■ **STORED RECORDS**
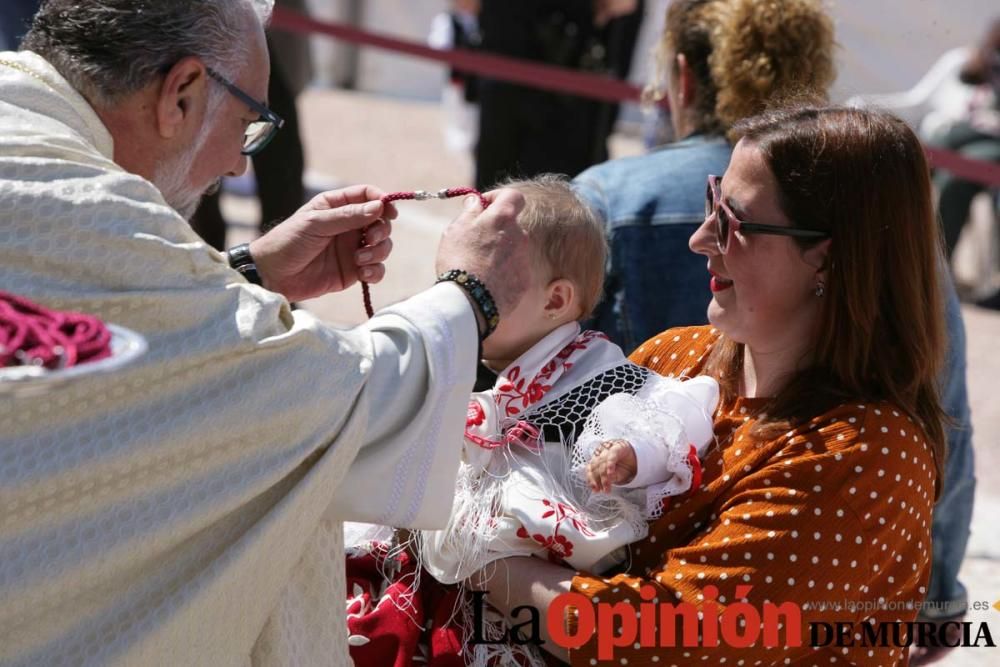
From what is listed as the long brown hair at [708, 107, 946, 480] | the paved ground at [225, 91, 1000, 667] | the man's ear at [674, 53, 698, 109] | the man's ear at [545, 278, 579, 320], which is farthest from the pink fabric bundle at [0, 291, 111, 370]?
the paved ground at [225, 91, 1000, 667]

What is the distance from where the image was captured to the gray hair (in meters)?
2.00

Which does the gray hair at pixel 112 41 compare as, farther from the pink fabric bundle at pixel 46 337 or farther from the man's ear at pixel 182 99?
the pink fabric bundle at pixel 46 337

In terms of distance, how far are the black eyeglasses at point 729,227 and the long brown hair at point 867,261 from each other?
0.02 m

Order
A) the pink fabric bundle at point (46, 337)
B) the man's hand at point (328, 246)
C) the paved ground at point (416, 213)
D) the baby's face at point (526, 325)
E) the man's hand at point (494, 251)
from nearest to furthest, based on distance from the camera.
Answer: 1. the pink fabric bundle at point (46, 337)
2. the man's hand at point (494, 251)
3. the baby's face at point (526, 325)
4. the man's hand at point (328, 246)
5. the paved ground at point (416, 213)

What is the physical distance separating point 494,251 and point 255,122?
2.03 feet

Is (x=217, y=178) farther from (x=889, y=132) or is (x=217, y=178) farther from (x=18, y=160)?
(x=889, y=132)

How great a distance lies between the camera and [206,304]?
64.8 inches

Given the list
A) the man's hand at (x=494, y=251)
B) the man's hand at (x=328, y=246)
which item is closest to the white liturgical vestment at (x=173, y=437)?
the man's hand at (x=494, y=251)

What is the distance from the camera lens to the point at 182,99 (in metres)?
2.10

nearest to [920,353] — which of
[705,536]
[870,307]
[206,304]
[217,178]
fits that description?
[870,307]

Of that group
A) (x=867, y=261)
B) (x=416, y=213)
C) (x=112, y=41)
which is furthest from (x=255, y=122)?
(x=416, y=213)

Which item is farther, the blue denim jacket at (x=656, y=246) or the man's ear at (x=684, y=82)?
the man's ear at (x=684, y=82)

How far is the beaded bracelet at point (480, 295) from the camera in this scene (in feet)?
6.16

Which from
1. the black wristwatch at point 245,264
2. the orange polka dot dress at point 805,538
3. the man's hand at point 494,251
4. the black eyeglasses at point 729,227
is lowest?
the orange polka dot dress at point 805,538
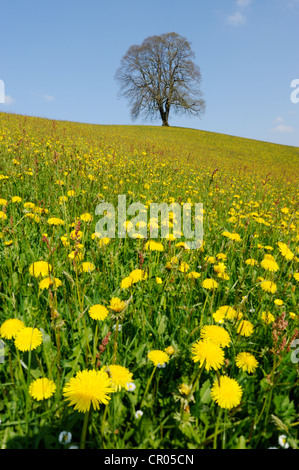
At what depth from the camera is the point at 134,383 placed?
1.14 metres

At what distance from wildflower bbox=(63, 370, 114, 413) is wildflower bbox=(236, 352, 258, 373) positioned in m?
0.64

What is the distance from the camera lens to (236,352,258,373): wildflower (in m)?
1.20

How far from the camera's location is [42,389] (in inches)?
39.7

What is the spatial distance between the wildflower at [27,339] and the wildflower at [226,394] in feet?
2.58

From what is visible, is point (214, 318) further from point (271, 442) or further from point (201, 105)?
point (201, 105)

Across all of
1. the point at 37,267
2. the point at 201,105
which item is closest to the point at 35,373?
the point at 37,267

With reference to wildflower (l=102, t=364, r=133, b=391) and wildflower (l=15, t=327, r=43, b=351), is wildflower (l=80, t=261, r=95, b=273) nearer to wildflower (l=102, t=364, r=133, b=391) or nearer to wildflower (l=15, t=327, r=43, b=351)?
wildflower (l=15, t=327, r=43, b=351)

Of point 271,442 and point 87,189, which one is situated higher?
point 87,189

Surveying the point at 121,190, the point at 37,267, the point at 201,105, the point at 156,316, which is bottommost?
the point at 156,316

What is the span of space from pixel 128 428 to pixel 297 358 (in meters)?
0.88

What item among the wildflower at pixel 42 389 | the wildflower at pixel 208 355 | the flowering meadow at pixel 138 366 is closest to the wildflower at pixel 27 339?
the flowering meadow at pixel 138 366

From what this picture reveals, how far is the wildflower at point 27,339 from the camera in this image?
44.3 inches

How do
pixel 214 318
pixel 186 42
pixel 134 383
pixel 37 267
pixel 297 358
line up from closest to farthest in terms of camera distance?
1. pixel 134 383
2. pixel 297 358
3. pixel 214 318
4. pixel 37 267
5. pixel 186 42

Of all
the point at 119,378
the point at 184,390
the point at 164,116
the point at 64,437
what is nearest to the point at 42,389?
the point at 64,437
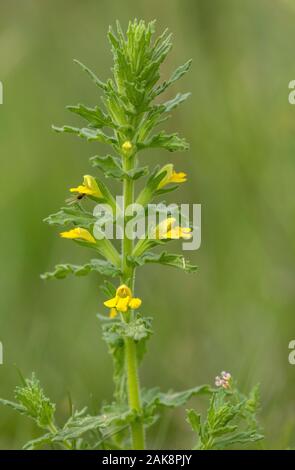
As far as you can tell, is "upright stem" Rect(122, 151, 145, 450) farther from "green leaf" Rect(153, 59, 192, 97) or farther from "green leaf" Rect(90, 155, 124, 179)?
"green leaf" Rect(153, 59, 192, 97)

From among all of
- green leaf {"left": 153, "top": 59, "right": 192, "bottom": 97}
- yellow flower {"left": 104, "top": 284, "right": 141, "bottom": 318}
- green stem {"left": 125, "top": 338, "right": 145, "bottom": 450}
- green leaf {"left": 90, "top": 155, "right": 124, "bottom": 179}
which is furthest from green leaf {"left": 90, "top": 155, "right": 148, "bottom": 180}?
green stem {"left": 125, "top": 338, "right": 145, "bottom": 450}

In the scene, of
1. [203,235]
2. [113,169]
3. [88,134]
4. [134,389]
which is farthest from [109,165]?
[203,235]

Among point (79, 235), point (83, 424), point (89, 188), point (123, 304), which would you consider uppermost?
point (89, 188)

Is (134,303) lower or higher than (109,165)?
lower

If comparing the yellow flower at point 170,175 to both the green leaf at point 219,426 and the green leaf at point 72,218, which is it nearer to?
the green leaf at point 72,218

■ **PROBLEM TO SOLVE**
Copy out all the entries exactly. Images stay out of the copy.

■ **IN RESPONSE**
From what is listed as the long brown hair at [708, 107, 946, 480] | the paved ground at [225, 91, 1000, 667] | the man's ear at [674, 53, 698, 109] | the man's ear at [545, 278, 579, 320], which is farthest from the pink fabric bundle at [0, 291, 111, 370]?
the paved ground at [225, 91, 1000, 667]

What is the distance from where the image was captured to the gray hair (in meters)?
2.00

Which does the gray hair at pixel 112 41 compare as, farther from the pink fabric bundle at pixel 46 337 or farther from the man's ear at pixel 182 99?
the pink fabric bundle at pixel 46 337

In terms of distance, how far are the black eyeglasses at point 729,227 and the long brown hair at point 867,261 from each other?
0.02 m

Order
A) the pink fabric bundle at point (46, 337)
B) the man's hand at point (328, 246)
C) the paved ground at point (416, 213)
D) the baby's face at point (526, 325)
E) the man's hand at point (494, 251)
from nearest to furthest, based on distance from the camera.
Answer: 1. the pink fabric bundle at point (46, 337)
2. the man's hand at point (494, 251)
3. the baby's face at point (526, 325)
4. the man's hand at point (328, 246)
5. the paved ground at point (416, 213)

What is the physical distance separating point 494,251 and point 255,122?
2.03 feet

Is (x=217, y=178) farther from (x=889, y=132) or is (x=217, y=178) farther from (x=18, y=160)?
(x=889, y=132)

How great a distance lies between the camera and [206,304]?
64.8 inches

Given the list
A) the man's hand at (x=494, y=251)
B) the man's hand at (x=328, y=246)
which item is closest to the white liturgical vestment at (x=173, y=437)?
the man's hand at (x=494, y=251)

What is the distance from the camera lens to the point at 182,99 (in metres)?
2.10

nearest to [920,353] — which of
[705,536]
[870,307]
[206,304]
[217,178]
fits that description?
[870,307]

Of that group
A) (x=867, y=261)
B) (x=416, y=213)
C) (x=112, y=41)
which is furthest from (x=255, y=122)?
(x=416, y=213)

Which item is farther, the blue denim jacket at (x=656, y=246) or the man's ear at (x=684, y=82)?
the man's ear at (x=684, y=82)

How far is the beaded bracelet at point (480, 295) from the camera in this scene (in feet)?
6.16

Which from
1. the black wristwatch at point 245,264
2. the orange polka dot dress at point 805,538
3. the man's hand at point 494,251
4. the black eyeglasses at point 729,227
is lowest?
the orange polka dot dress at point 805,538
At what depth from the camera is the point at 134,383 placed?
1.14 metres

At what distance from wildflower bbox=(63, 370, 114, 413) is wildflower bbox=(236, 352, 258, 373) positioned in m?
0.64

What is the distance from the camera lens to (236,352,258,373): wildflower (in m)?
1.20

How far from the camera's location is [42,389] (in inches)?
39.7

What is the spatial distance between the wildflower at [27,339] and the wildflower at [226,394] in feet?
2.58

From what is visible, is point (214, 318) further from point (271, 442) or further from point (201, 105)?
point (201, 105)

Across all of
1. the point at 37,267
2. the point at 201,105
which item is closest to the point at 35,373?
the point at 37,267

With reference to wildflower (l=102, t=364, r=133, b=391) and wildflower (l=15, t=327, r=43, b=351), is wildflower (l=80, t=261, r=95, b=273) nearer to wildflower (l=102, t=364, r=133, b=391) or nearer to wildflower (l=15, t=327, r=43, b=351)?
wildflower (l=15, t=327, r=43, b=351)

Of point 271,442 and point 87,189, which one is situated higher?
point 87,189

Surveying the point at 121,190, the point at 37,267, the point at 201,105, the point at 156,316, which is bottommost?
the point at 156,316

What is the span of space from pixel 128 428 to pixel 297 358 (in meters)?
0.88

What item among the wildflower at pixel 42 389 | the wildflower at pixel 208 355 | the flowering meadow at pixel 138 366 is closest to the wildflower at pixel 27 339?
the flowering meadow at pixel 138 366

From what this picture reveals, how far is the wildflower at point 27,339 from the camera in this image?
44.3 inches

How do
pixel 214 318
pixel 186 42
pixel 134 383
pixel 37 267
pixel 297 358
line up from closest to farthest in terms of camera distance?
1. pixel 134 383
2. pixel 297 358
3. pixel 214 318
4. pixel 37 267
5. pixel 186 42

Of all
the point at 119,378
the point at 184,390
the point at 164,116
the point at 64,437
what is nearest to the point at 42,389?
the point at 64,437
As far as you can tell, is "upright stem" Rect(122, 151, 145, 450) farther from "green leaf" Rect(153, 59, 192, 97) or farther from "green leaf" Rect(90, 155, 124, 179)?
"green leaf" Rect(153, 59, 192, 97)

From among all of
- green leaf {"left": 153, "top": 59, "right": 192, "bottom": 97}
- yellow flower {"left": 104, "top": 284, "right": 141, "bottom": 318}
- green stem {"left": 125, "top": 338, "right": 145, "bottom": 450}
- green leaf {"left": 90, "top": 155, "right": 124, "bottom": 179}
which is furthest from green leaf {"left": 90, "top": 155, "right": 148, "bottom": 180}?
green stem {"left": 125, "top": 338, "right": 145, "bottom": 450}

In the scene, of
1. [203,235]
2. [113,169]
3. [88,134]
4. [134,389]
which is farthest from [109,165]?
[203,235]

Among point (79, 235), point (83, 424), point (89, 188), point (123, 304), which would you consider uppermost?
point (89, 188)

Is (134,303) lower or higher than (109,165)?
lower

If comparing the yellow flower at point 170,175 to both the green leaf at point 219,426 and the green leaf at point 72,218, which is it nearer to?
the green leaf at point 72,218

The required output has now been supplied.